Japan Association for Medical Informatics

[4-J-3-03] バーコードを用いた母子照合システムの開発

*Yuki Ito1, Naoki Nakamura1, Hiroko Sugawara1, Takako Odaira1, Hideki Ota1 (1. 東北大学病院)

Barcode, Verification, FHIR

【目的】医療現場において患者の安全を確保することは極めて重要であり、特に産科では母子の取り違えが重大なインシデントとなる可能性が高い。従来の目視確認や紙の記録に依存した方法では人的ミスが発生しやすく、安全性に課題があった。これを解決するために、バーコードを用いた照合システムを導入し、安全で確実な患者管理を実現し、医療の質の向上を図ることを目指す。
【方法】母と新生児それぞれが装着しているリストバンドは、患者IDを示すバーコードを印字している。これを読み取るために、ブラウザベースで動作するアプリケーションを開発し、読み取りのデバイスとしてiPod Touchを使用した。スキャンされたバーコードデータは、電子カルテシステムとの連携により、母の患者IDおよび新生児に付与される患者IDを照合する。電子カルテデータの取得および連携にはFHIR(Fast Healthcare Interoperability Resources)を利用した。
【結果】システムの導入後、照合作業は迅速かつ正確に行われるようになり、医療スタッフからも高い評価を受けている。iPod Touchを用いた手軽なバーコードスキャンとFHIRによる電子カルテデータの連携が、操作性を向上させる重要な要素となっている。また、これにより日常の業務フローに組み込まれ、安全の向上に貢献していることが示された。
【考察・結論】本システムでは、ヘルスケア情報の標準化および相互運用性を確保するためのフレームワークであるFHIRを活用することで、電子カルテから必要なデータを迅速に取得することが可能となった。これにより、医療現場での迅速かつ正確なデータ照合が可能となり、医療安全の向上に大きく寄与することが示された。今後の課題としては、母子以外での照合アプリケーションの検討による、医療安全における用途の拡大が挙げられる。

--- 収集データ ---
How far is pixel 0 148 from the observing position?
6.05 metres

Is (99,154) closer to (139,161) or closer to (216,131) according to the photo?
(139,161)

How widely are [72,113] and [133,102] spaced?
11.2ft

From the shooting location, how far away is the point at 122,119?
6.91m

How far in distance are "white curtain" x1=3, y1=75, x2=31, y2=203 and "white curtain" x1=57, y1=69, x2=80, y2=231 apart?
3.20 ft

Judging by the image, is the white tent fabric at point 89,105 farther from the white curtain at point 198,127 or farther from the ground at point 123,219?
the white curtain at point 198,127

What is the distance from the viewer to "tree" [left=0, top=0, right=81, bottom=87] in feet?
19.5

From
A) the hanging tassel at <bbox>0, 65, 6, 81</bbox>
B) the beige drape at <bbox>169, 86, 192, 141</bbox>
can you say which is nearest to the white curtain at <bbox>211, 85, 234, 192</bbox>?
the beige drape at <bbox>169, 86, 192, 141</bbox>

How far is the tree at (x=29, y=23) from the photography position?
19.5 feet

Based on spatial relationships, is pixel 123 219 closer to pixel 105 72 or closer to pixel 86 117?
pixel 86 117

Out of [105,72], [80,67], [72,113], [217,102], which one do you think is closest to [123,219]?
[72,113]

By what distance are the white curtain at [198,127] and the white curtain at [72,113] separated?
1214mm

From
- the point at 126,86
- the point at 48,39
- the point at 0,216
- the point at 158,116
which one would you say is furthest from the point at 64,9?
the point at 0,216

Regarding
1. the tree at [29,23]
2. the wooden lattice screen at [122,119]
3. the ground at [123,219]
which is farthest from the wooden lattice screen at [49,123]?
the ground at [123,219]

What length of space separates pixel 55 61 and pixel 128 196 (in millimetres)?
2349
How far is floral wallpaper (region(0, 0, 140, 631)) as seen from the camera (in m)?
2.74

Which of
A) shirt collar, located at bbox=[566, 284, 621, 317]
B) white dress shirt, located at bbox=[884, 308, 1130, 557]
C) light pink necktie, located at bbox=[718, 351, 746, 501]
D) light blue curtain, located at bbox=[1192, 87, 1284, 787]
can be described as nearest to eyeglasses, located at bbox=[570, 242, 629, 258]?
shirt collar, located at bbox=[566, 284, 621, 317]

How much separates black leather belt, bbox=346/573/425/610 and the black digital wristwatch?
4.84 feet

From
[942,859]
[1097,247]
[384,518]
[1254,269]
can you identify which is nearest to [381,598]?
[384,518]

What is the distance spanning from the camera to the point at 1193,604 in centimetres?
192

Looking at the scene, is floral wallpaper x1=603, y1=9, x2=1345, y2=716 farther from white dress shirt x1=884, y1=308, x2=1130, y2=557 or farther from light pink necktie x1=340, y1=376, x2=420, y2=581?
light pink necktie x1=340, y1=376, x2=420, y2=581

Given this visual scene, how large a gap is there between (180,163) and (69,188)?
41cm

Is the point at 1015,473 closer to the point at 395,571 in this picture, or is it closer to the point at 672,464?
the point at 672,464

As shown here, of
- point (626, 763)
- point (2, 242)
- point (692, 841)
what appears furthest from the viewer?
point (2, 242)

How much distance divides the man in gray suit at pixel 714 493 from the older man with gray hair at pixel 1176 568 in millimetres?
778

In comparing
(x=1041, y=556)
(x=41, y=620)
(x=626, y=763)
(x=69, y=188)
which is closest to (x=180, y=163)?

--- 指示 ---
引用文の「Japan Association for」から「貢献していることが示された。」までを、一字一句変えずに書き写してください。

--- 回答 ---
Japan Association for Medical Informatics

[4-J-3-03] バーコードを用いた母子照合システムの開発

*Yuki Ito1, Naoki Nakamura1, Hiroko Sugawara1, Takako Odaira1, Hideki Ota1 (1. 東北大学病院)

Barcode, Verification, FHIR

【目的】医療現場において患者の安全を確保することは極めて重要であり、特に産科では母子の取り違えが重大なインシデントとなる可能性が高い。従来の目視確認や紙の記録に依存した方法では人的ミスが発生しやすく、安全性に課題があった。これを解決するために、バーコードを用いた照合システムを導入し、安全で確実な患者管理を実現し、医療の質の向上を図ることを目指す。
【方法】母と新生児それぞれが装着しているリストバンドは、患者IDを示すバーコードを印字している。これを読み取るために、ブラウザベースで動作するアプリケーションを開発し、読み取りのデバイスとしてiPod Touchを使用した。スキャンされたバーコードデータは、電子カルテシステムとの連携により、母の患者IDおよび新生児に付与される患者IDを照合する。電子カルテデータの取得および連携にはFHIR(Fast Healthcare Interoperability Resources)を利用した。
【結果】システムの導入後、照合作業は迅速かつ正確に行われるようになり、医療スタッフからも高い評価を受けている。iPod Touchを用いた手軽なバーコードスキャンとFHIRによる電子カルテデータの連携が、操作性を向上させる重要な要素となっている。また、これにより日常の業務フローに組み込まれ、安全の向上に貢献していることが示された。